Provided text:
Development of a malignant hyperthermia protocol
© Yeung and Munroe; licensee BioMed Central Ltd. 2015
Published: 14 January 2015
Malignant Hyperthermia is a life-threatening condition triggered by exposure to certain general anaesthetics (halothane, sevoflurane, and desflurane) and depolarising muscle relaxants (suxamethonium). Malignant hyperthermia happens primarily due to mutation of the ryanodine receptor type 1 (RYR1), located on the sarcoplasmic reticulum in myocytes. This mutation leads to increase in calcium release, muscle contraction, and heat production. Dantrolene, a skeletal muscle relaxant, is the drug of choice for malignant hyperthermia because it binds to RYR1 and thereby reduces the calcium released from the sarcoplasmic reticulum. Dantrolene has been shown to significantly reduce mortality when given promptly.[2, 3] A hospital is recommended to keep a minimum stock of 36 dantrolene vials, which provides 720 mg of dantrolene sufficient for a 70-kg person. This study investigates whether the hospitals in the region of Fraser Health Authority, Canada, have sufficient dantrolene vials in stock.

What you need to do: According to the malignant hyperthermia text, what is the minimum number of dantrolene vials a hospital is recommended to keep in stock? The data come from a separate source.

Collected data:
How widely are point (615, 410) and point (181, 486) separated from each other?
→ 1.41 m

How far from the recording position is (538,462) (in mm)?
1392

Exercise output: 36 vials, which provide 720 mg of dantrolene.